Monday 23 November 2020

New Iconoclasts

 As England's go-to monument man – this solely on the basis of my book (you know – this book) – I am quite often contacted by hacks writing stories that have some bearing on church monuments. This usually comes to nothing, but with luck might get a mention of my book (you know – this book), so that's fine by me. Lately I'm being asked to comment on the growing threat to church monuments that memorialise historical figures with  connections to the (triangular) slave trade. Justin Welby, the soggy Archbishop of Canterbury, seems to have encouraged this with his statement that 'some [monuments] will have to come down'. Naturally, when asked my views on this, I fulminate, burble incoherently, and follow through with an email that makes slightly more sense.
  I had always thought, or hoped, that church monuments had a different legal status and were more strongly protected than memorials in the public arena – so I was happy to learn, from Charles Moore's column in this week's Spectator, that this is indeed the case.
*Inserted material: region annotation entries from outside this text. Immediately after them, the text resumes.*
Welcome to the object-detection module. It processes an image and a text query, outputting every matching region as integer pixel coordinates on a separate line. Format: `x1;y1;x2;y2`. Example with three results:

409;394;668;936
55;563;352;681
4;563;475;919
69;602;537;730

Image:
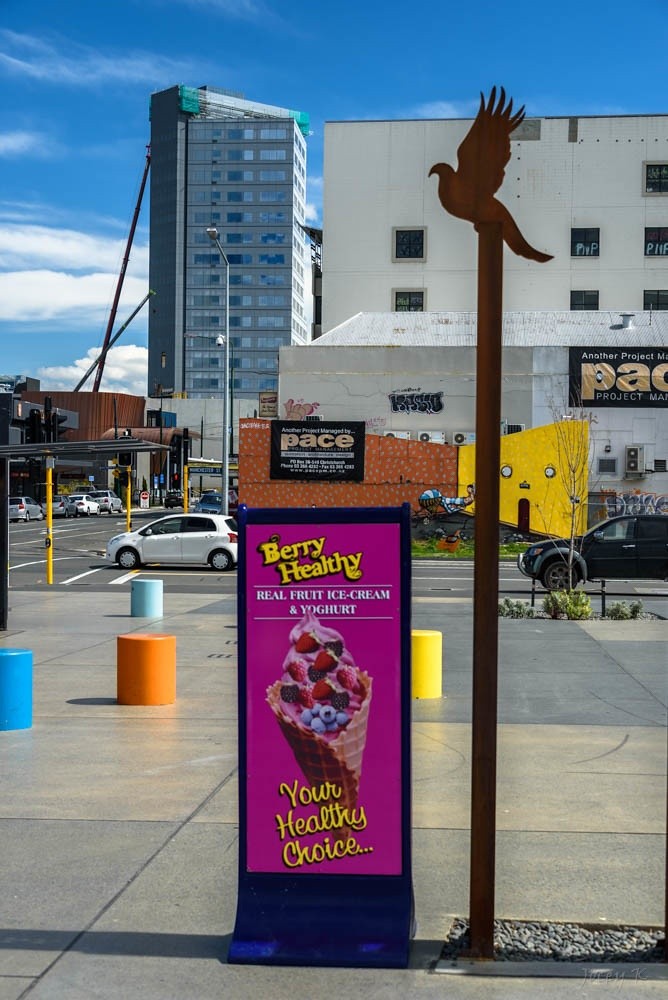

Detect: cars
9;496;45;521
69;495;101;517
193;493;222;517
515;514;668;592
105;512;238;571
163;491;189;509
38;494;79;519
Writing about Jesus College, Cambridge's plan to remove the memorial to its slave-trading benefactor, Tobias Rustat, from its chapel, Moore notes that, to achieve this dubious end, the college will have to get a 'faculty' from the Church of England. This involves enlisting the opinions of a diocesan advisory committee which includes historical, architectural and artistic experts, and works on the presumption that the C of E is against the removal of monuments and that only a rigorous 'statement of need' can justify such a removal. If the diocesan decision is disputed, the case may be heard by a consistory court, and that court's decision can be appealed to a yet higher court, the Court of Arches. All of which suggests that, in practice, the removal of offending monuments, however much desired by the ecclesiastical 'woke', is going to be so difficult as to be all but impossible. Worryingly, however, Welby's Church Buildings Council is pondering the issue and drafting diocesan guidelines, so who knows how safe our church monuments are – especially memorials to saracen-slaying crusaders, anyone who invested in the Royal Africa Company, heroes of empire, or indeed thoroughly evil men such as Richard Rich, whose extraordinary monument in Felsted church happens be to be one of the finest of its time? 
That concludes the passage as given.